Her therapist referred her to Cleveland Clinic orthopaedic surgeon Victor Nemeth, MD, who immediately diagnosed a meniscus tear and performed surgery to repair the damage to her knee. He also recommended aquatic therapy.

“I could do 100 squats in the pool because it felt like there was no pressure on my joints. On land, it hurt to do even one squat.”

“In the early stages of aquatic therapy, the buoyancy of the water provides an assist, helping to decrease pain, and improve balance or postural deficits,” says Ms. Kroth. “As patients progress and are able to move faster, the buoyancy provides resistance, helping build strength and endurance.”

Mrs. Navarro Ammons says the water therapy allowed her to exercise with very little pain. “I could do 100 squats in the pool because it felt like there was no pressure on my joints,” she explains. “On land, it hurt to do even one squat.”

In addition to exercise, patients can walk on treadmills or stairs installed in the pools, which are monitored by underwater cameras.

“Patients can watch how they are walking on a video monitor, and therapists can point out things they need to correct in their gait or posture,” says Ms. Kroth.

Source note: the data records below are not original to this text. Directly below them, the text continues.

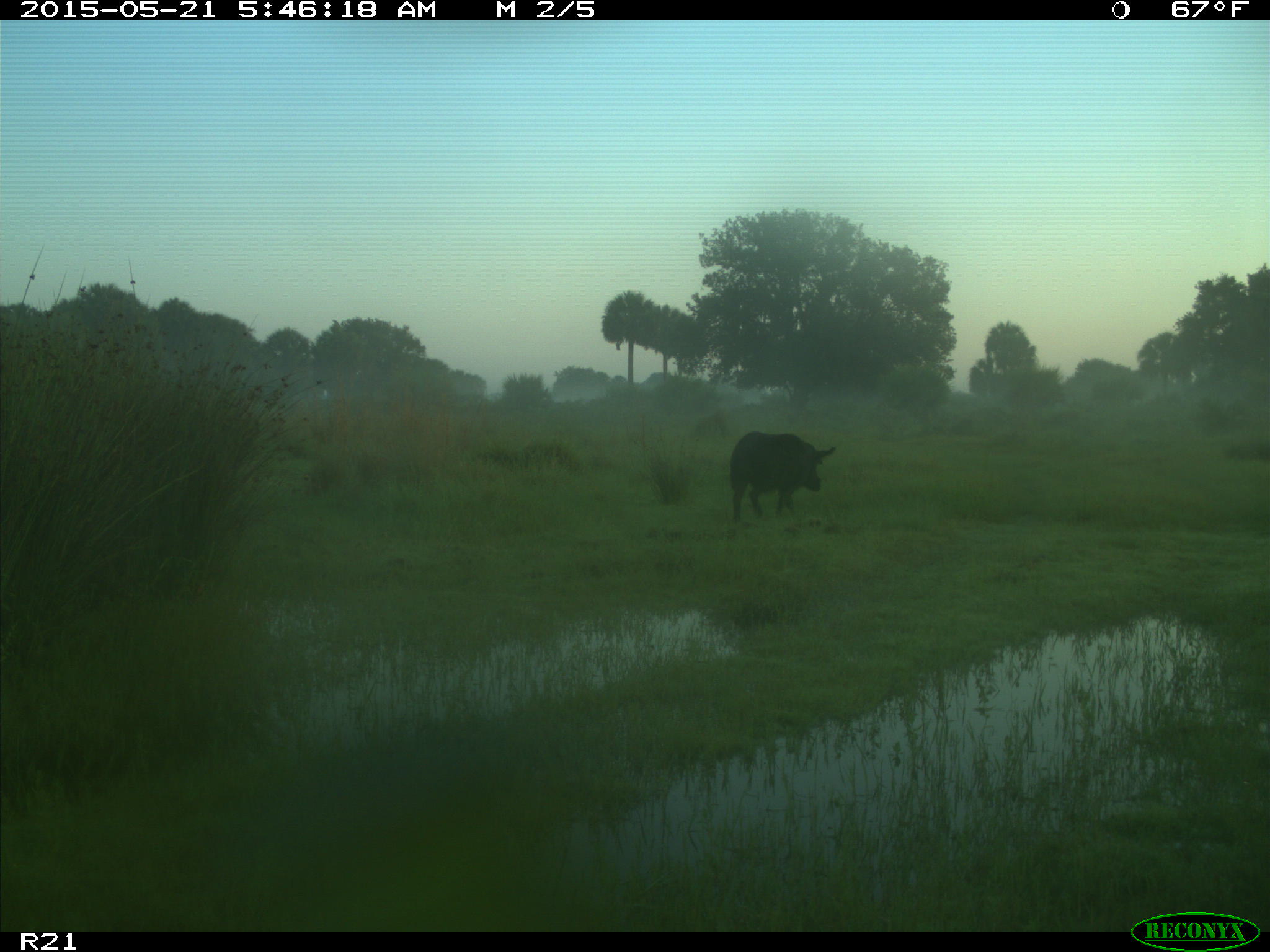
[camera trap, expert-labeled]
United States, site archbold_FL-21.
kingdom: Animalia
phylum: Chordata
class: Mammalia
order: Artiodactyla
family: Suidae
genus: Sus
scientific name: Sus scrofa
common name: wild boar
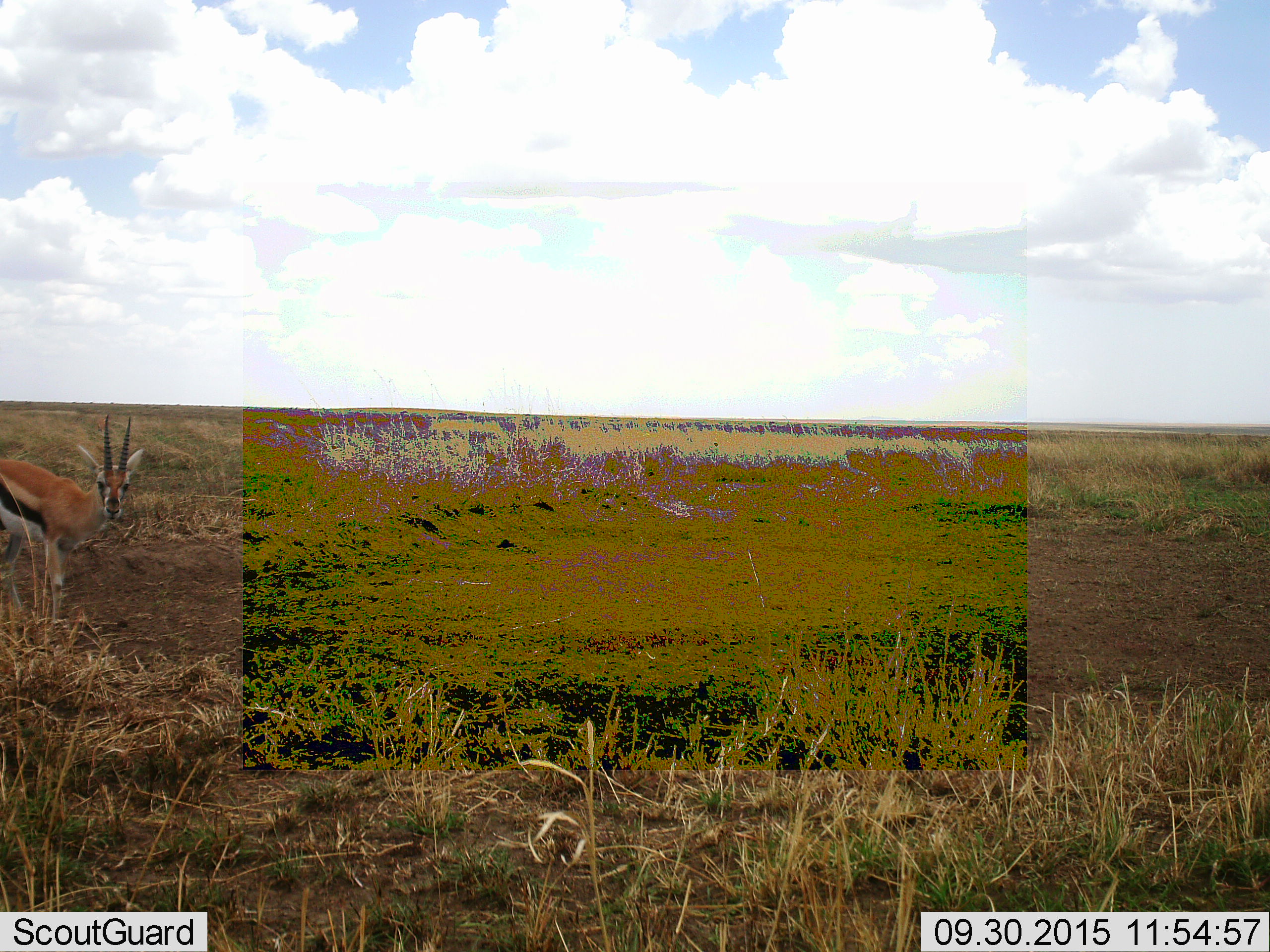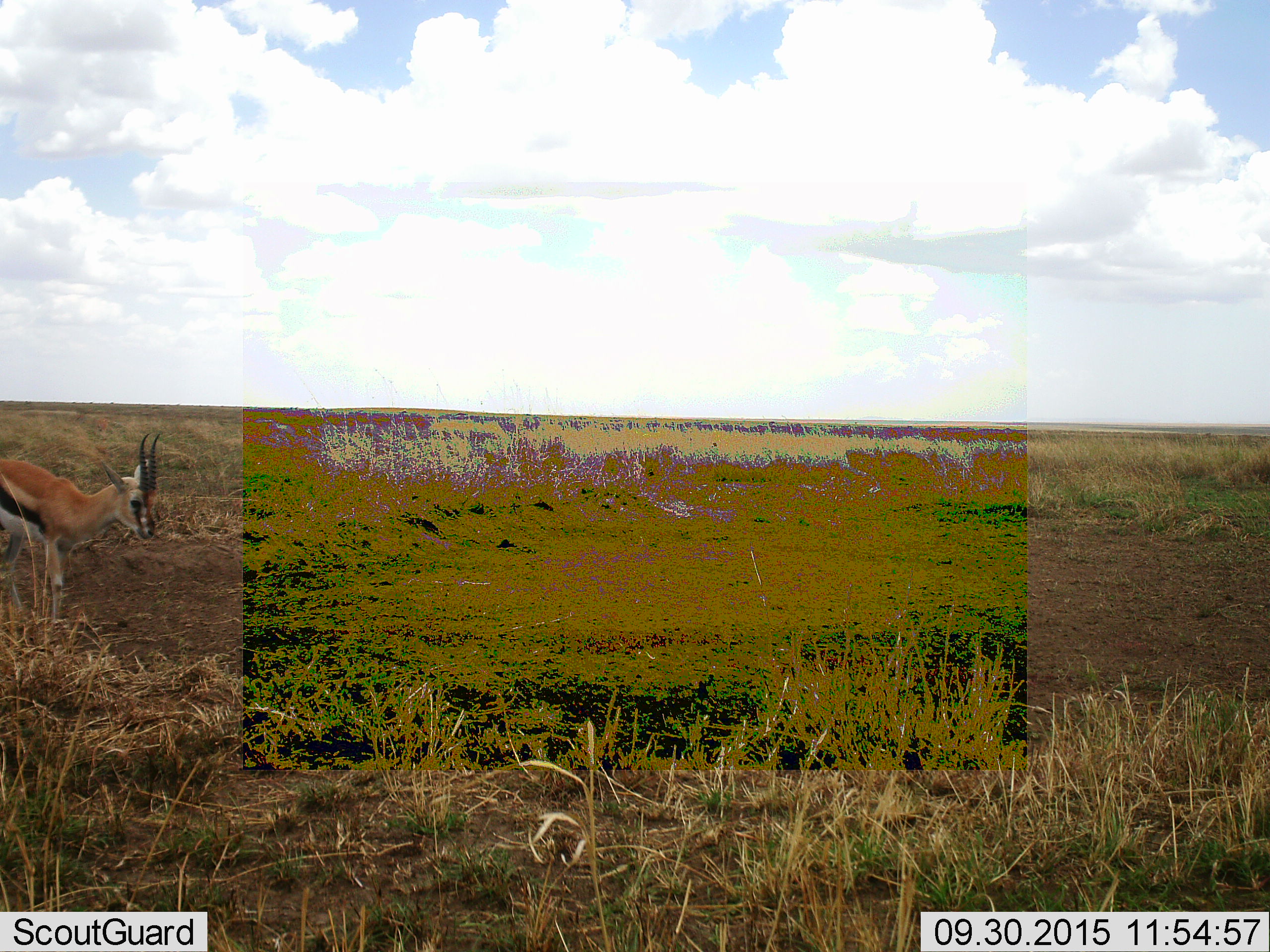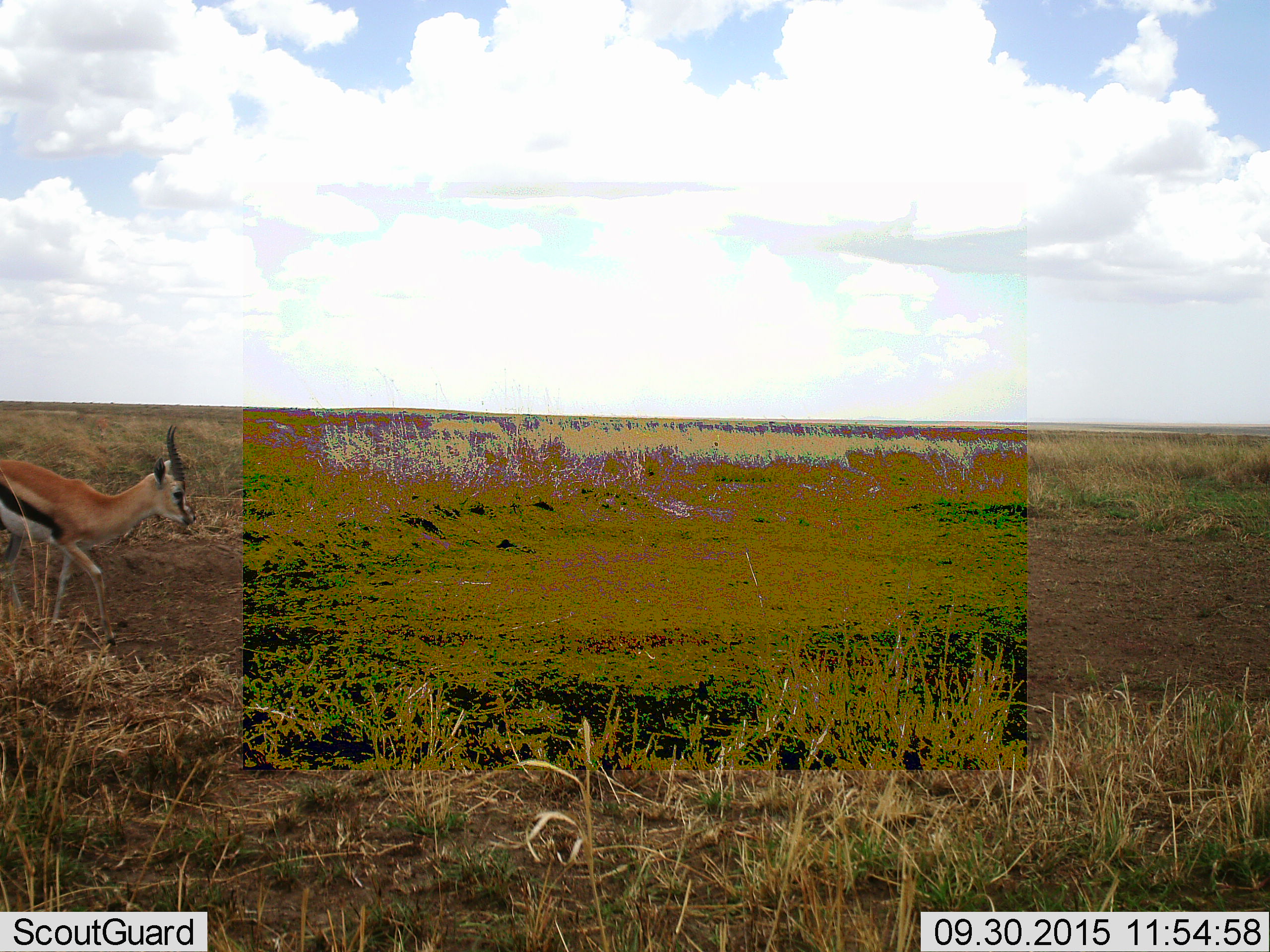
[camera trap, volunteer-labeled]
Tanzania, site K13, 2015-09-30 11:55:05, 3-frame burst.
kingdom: Animalia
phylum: Chordata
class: Mammalia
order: Artiodactyla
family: Bovidae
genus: Eudorcas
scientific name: Eudorcas thomsonii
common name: thomson's gazelle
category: gazellethomsons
Gazellethomsons (thomson's gazelle) (Eudorcas thomsonii), count 1. Behavior (volunteer vote fractions): standing 56%, resting 0%, moving 56%, interacting 0%. Young present (vote fraction): 0%. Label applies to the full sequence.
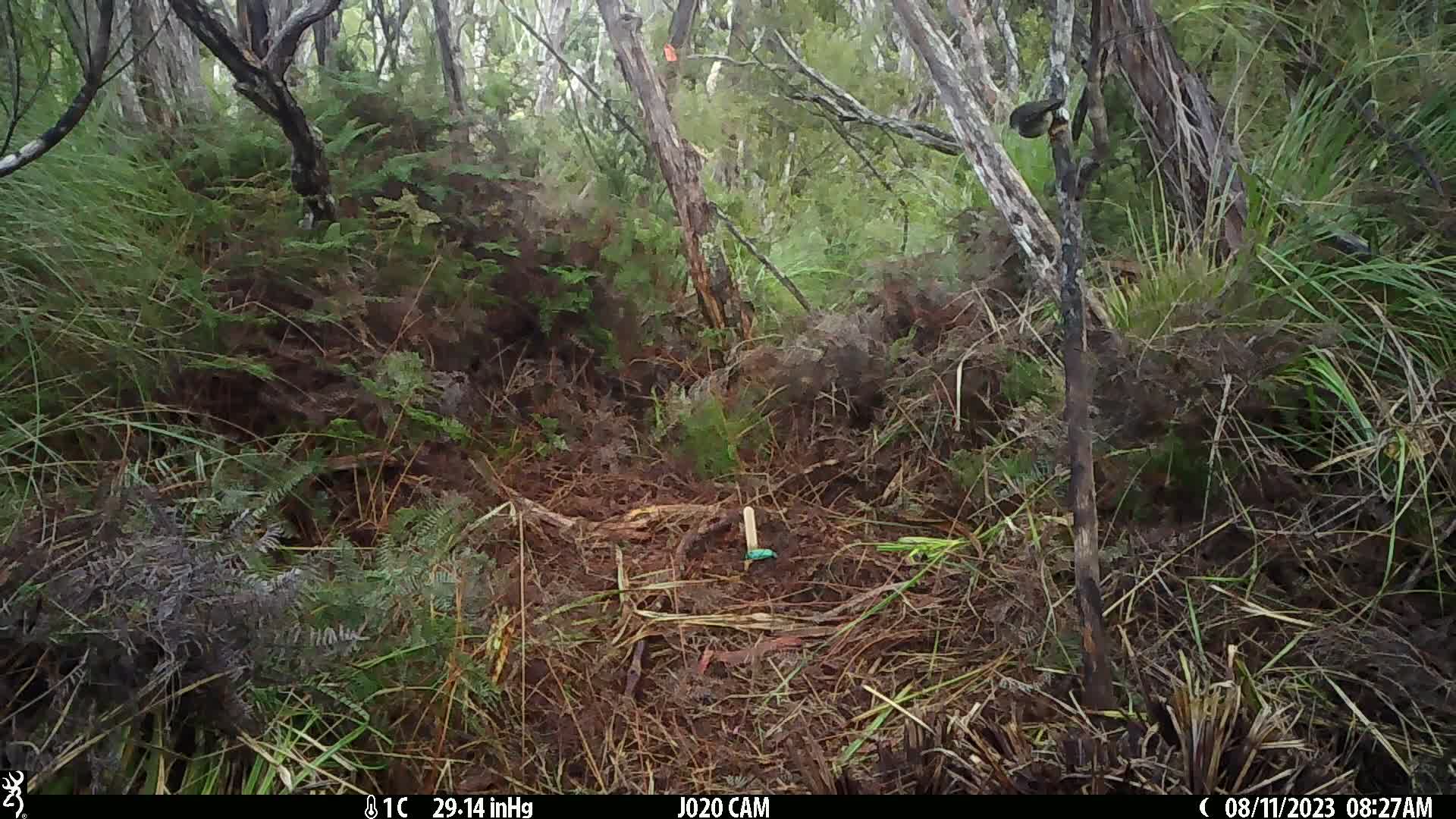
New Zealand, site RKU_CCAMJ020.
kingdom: Animalia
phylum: Chordata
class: Aves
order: Passeriformes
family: Petroicidae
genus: Petroica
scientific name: Petroica macrocephala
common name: tomtit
Tomtit (Petroica macrocephala).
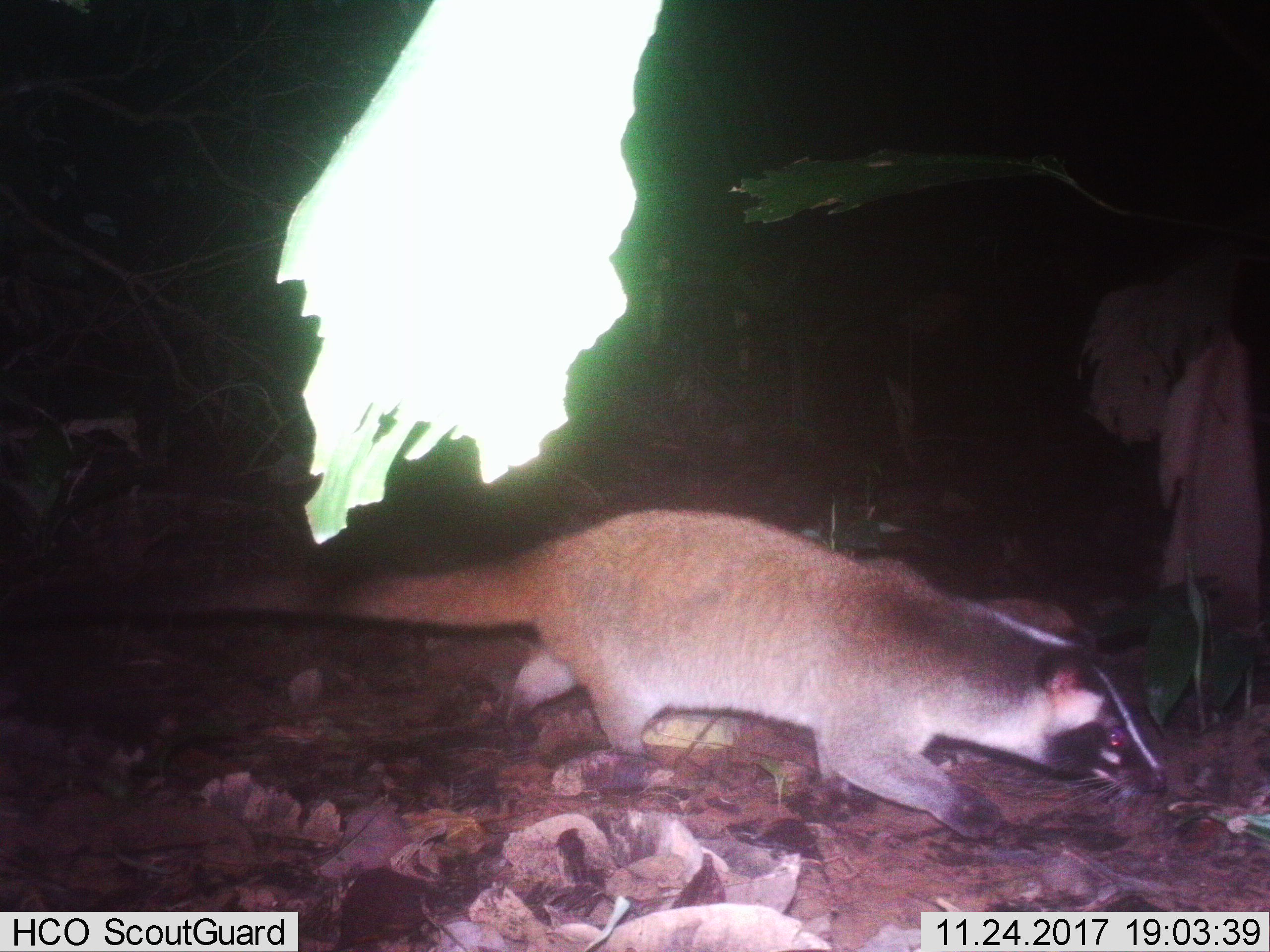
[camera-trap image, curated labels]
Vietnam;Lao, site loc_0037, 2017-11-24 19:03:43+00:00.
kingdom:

Richard E. Jacobs Health Center has a coolwater pool to help patients recover from orthopaedic or sports injuries, and a warmwater pool typically used for patients with arthritic conditions. Patients also may have therapy in deep water, wearing a float belt, which helps release pressure from their joints, and gives them an opportunity to do scissoring and bicycling motions.

“The water is so soothing and gentle on your joints,” says Mrs. Navarro Ammons. “Every time I got in the pool, I felt like I was on a cloud.”